Braccialetti blu: l’esperienza narrativa della diabetologia di Chieti

“Tutto è nato spontaneamente, quasi per caso. All’inizio c’era solo un gruppo di 4 pazienti con microinfusore, che avevano bisogno di confrontarsi e avere informazioni. Oggi siamo più di 70 Braccialetti blu!”. Racconta così Alessia Quirino, infermiera presso l’ambulatorio Diabetologia ospedaliera della Clinica medica di Chieti e madrina dell’iniziativa Braccialetti Blu, un progetto che coniuga la medicina narrativa, l’utilizzo della tecnologia (whatsapp) e i gruppi di auto-aiuto, per favorire l’empowerment del paziente con diabete.

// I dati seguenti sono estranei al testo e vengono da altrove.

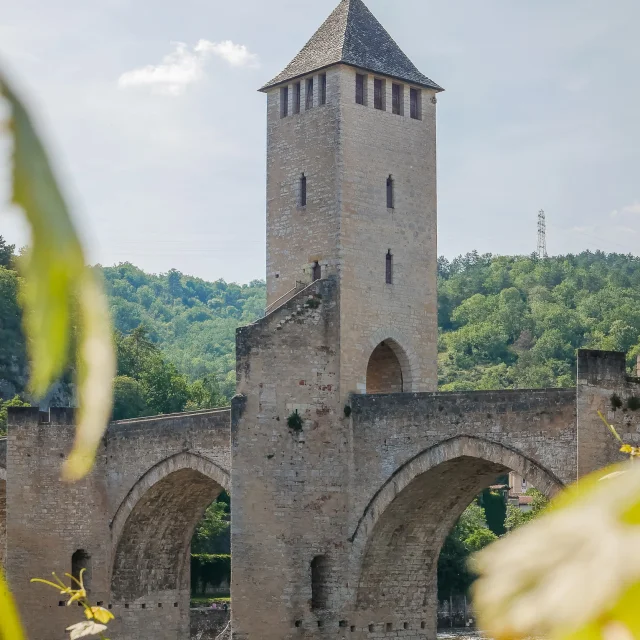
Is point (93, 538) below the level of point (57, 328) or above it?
below

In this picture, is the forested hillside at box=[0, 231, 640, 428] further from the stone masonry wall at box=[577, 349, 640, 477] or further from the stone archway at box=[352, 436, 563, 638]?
the stone masonry wall at box=[577, 349, 640, 477]

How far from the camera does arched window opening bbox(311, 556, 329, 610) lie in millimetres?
22344

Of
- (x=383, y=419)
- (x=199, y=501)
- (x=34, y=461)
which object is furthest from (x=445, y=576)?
(x=383, y=419)

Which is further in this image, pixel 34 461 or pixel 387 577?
pixel 34 461

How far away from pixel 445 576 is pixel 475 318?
56.0 meters

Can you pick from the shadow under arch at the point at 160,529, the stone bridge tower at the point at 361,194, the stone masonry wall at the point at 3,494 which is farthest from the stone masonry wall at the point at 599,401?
the stone masonry wall at the point at 3,494

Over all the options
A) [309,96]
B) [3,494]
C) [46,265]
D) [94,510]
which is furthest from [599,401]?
[46,265]

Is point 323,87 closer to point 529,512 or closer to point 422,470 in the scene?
point 422,470

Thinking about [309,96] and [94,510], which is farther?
[94,510]

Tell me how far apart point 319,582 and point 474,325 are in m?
74.1

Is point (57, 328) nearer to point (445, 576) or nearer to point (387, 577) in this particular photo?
point (387, 577)

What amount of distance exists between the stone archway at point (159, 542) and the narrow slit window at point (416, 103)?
7.94 meters

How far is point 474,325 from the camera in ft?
314

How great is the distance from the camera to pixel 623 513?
2.47 ft
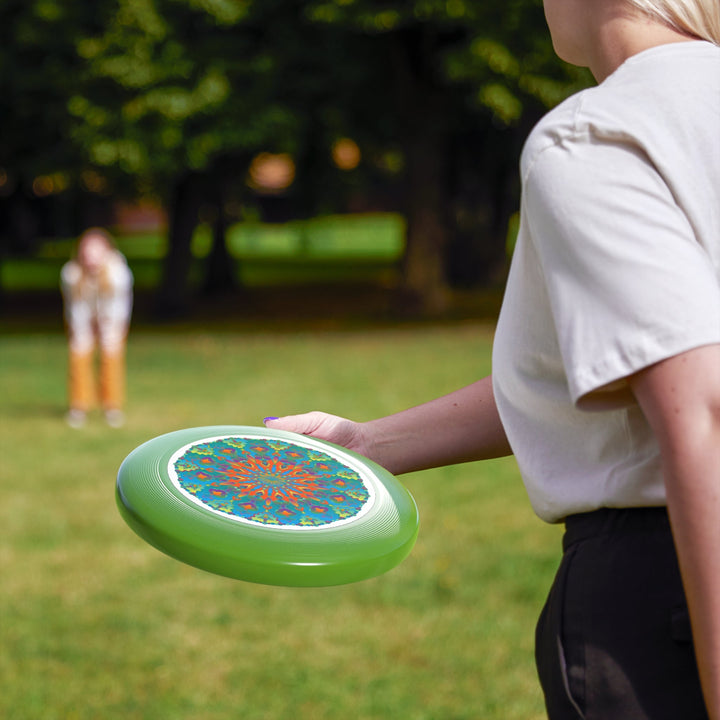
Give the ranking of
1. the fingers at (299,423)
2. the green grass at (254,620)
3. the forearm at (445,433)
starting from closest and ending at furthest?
the forearm at (445,433) < the fingers at (299,423) < the green grass at (254,620)

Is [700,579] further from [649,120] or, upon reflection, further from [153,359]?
[153,359]

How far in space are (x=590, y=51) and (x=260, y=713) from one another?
355cm

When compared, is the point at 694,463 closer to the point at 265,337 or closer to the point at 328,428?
the point at 328,428

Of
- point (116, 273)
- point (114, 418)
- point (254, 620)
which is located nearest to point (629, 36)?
point (254, 620)

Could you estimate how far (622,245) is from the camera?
1142 millimetres

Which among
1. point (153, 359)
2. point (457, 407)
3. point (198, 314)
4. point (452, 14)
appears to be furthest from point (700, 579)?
point (198, 314)

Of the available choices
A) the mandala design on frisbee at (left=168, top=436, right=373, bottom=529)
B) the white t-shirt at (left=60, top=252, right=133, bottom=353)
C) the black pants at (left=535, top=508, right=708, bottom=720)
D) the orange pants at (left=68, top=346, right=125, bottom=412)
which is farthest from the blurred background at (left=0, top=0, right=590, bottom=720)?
the black pants at (left=535, top=508, right=708, bottom=720)

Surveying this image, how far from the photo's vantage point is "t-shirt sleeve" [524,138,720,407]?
1121 millimetres

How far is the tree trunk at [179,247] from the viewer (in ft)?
75.8

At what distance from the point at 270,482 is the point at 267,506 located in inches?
3.0

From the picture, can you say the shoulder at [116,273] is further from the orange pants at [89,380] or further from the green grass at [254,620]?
the green grass at [254,620]

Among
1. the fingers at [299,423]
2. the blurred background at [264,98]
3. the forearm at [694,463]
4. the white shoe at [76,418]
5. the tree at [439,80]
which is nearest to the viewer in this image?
the forearm at [694,463]

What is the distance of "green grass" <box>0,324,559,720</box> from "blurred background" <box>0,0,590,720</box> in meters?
0.02

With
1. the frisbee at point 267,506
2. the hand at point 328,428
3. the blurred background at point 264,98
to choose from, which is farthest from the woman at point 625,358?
the blurred background at point 264,98
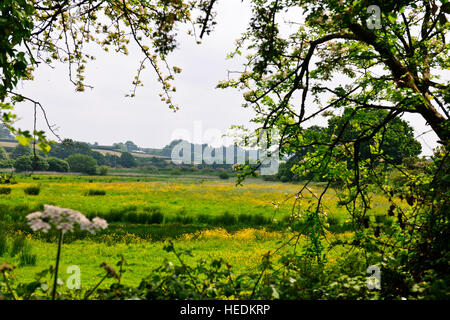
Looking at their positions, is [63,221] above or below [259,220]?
above

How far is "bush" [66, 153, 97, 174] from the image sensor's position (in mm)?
77438

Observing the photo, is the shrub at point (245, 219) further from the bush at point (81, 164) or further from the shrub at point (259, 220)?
the bush at point (81, 164)

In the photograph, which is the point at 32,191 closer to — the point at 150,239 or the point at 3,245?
the point at 3,245

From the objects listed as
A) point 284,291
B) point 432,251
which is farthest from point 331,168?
point 284,291

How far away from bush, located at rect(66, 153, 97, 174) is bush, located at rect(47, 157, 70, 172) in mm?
5114

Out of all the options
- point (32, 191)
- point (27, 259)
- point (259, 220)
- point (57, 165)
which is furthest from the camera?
→ point (57, 165)

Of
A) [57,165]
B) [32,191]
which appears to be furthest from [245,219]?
[57,165]

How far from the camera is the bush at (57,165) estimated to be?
66.3m

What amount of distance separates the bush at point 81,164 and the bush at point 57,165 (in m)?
5.11

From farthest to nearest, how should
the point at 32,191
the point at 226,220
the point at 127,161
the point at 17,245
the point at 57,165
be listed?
the point at 127,161, the point at 57,165, the point at 32,191, the point at 226,220, the point at 17,245

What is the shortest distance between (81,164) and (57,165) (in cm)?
1082

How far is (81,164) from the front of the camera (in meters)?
78.6

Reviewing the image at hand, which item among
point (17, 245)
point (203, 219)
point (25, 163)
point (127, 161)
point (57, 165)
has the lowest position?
point (203, 219)
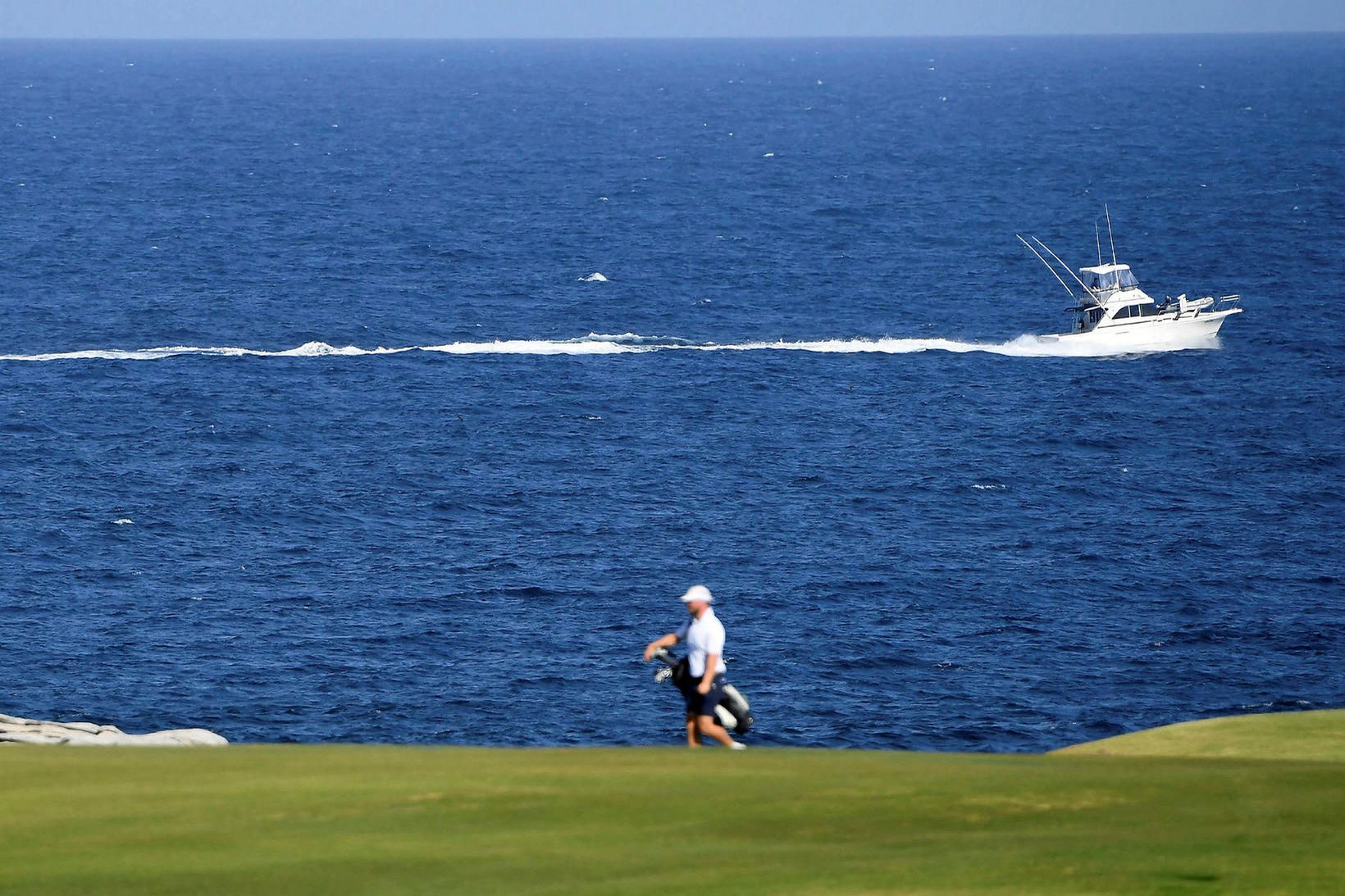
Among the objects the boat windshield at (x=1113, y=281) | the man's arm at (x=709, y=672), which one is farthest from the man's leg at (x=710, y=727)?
the boat windshield at (x=1113, y=281)

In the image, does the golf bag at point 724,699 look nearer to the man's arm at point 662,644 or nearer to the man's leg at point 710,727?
the man's leg at point 710,727

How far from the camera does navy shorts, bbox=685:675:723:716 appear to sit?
28453 millimetres

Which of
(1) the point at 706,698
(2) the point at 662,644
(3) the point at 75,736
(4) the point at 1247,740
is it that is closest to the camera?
(2) the point at 662,644

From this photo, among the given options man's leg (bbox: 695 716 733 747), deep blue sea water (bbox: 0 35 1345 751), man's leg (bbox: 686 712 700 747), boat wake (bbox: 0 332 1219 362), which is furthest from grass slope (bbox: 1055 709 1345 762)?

Il nome è ispirato alla fiction televisiva “Braccialetti rossi”, ma declinata al blu, colore adottato internazionalmente per il diabete. I braccialetti, quelli veri, li hanno realizzati i pazienti stessi, all’uncinetto, come segno distintivo del gruppo che ha acquisito una sua identità, sempre più solida e coesa.

Il progetto ha di recente ricevuto anche i primi riconoscimenti pubblici: il premio del “Quality day” della Asl Lanciano Vasto Chieti, assegnato dalla giuria popolare delle associazioni di volontariato e il premio speciale assegnato da Cittadinanza Attiva.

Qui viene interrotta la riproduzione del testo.